Mix different paving materials to convey the “meaning” and scale of the space if it seems appropriate. In Photo 3, the anticipation created by the obvious differences between the bricks and bluestone, the narrow path and the placement pattern of the materials suggests that the destination beyond will be unusual, and intimate in scale. True to the suggestion, the little root cellar playhouse at the end of this path is a quirky spot in which there is only enough room for one adult to stand. Small, imaginative children seem to gravitate to this type of walkway and the whimsical room beyond. This approach would also be good for a walkway to a secret garden, or a one-person lounging area within a larger landscape.
In one well designed and installed landscape (see Photo 4), the tribute to the design intent is so strong that users can almost forget that the pathway is intended. The hillside covered with the alpine-like plantings has a pathway of grass interspersed with large limestone blocks. The placement of the blocks makes climbing the hill easier than a grass pathway alone would do, and suggests that bedrock is just below the surface, which plays to the fantasy that the garden is growing on an alpine slope. It is an excellent example of consideration of the ground plane as an integral part of the overall three-dimensional space.

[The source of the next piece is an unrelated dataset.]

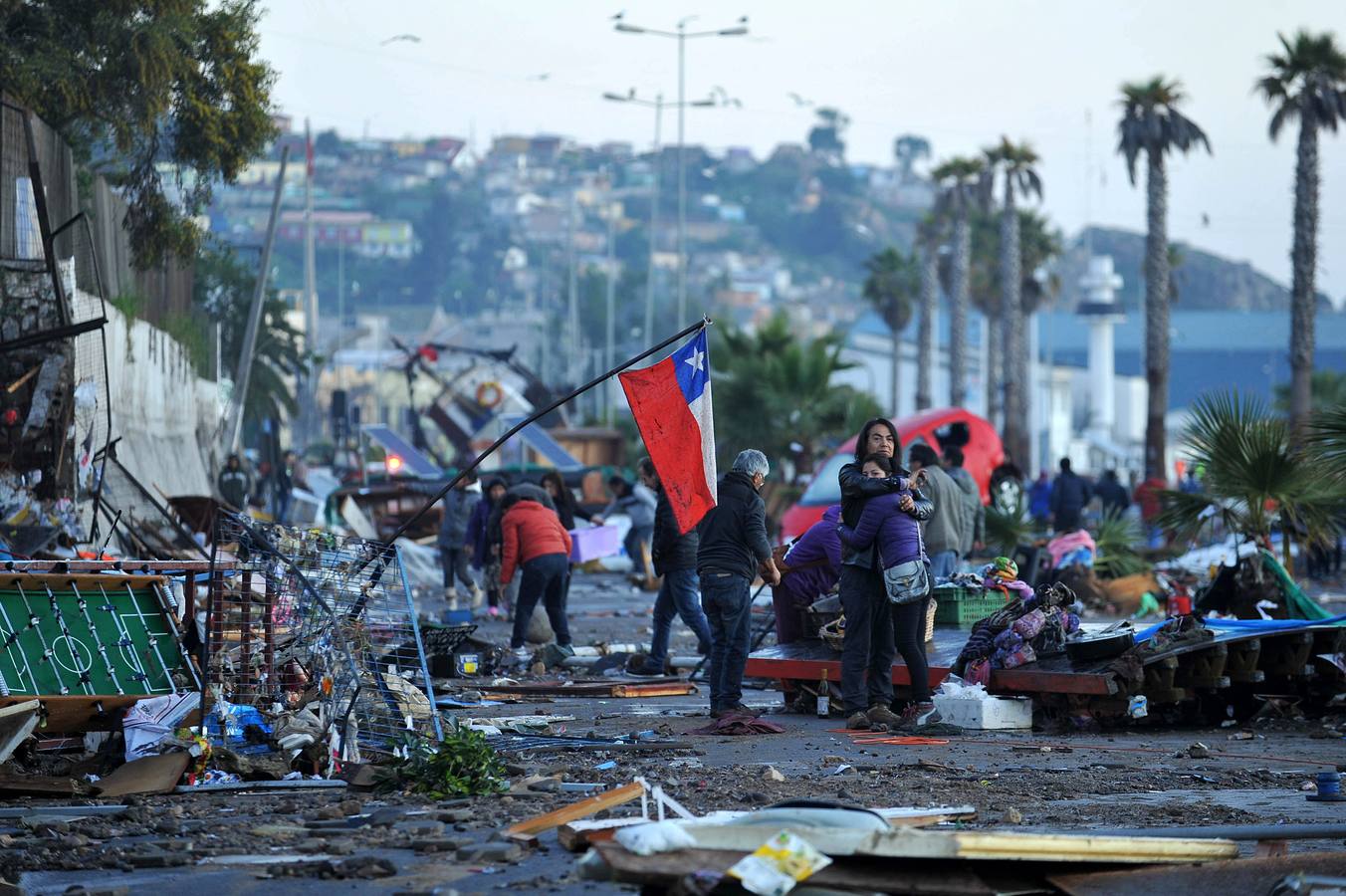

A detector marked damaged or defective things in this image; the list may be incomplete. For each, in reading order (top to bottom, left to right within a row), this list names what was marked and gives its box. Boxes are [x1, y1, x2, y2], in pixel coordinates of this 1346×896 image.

In a large space where hundreds of people might congregate, size of scoring or control joints can take on a grand scale as well (see Photo 5). Rather than fill the area with a monotonous repetition of thousands of tiny cobblestones, the riverfront plaza in Owensboro, Ky. relies on a different technique to create interest in the ground plane. The pattern detailed into the surface can give meaning to the space geographically, emotionally or spiritually. This score and stain technique may encourage the direction of pedestrian travel, or designate gathering areas or focal points. Seen from the bridge above, even a fleeting glance at the plaza will give rise to heightened interest in the town below.
The horizontal hardscape is the most likely element in your project to remain in place and looking good regardless of the level of maintenance the project receives. That is one more reason to design a truly well thought out ground plane whenever you have the chance — it can be a source of professional pride for many, many yeas. Wooden fences and arbors gradually fail, plants die or become badly treated, awnings wear out and are not replaced, but a properly installed horizontal hardscape endures as a testament to your creativity and interest in preparing a truly three-dimensional project.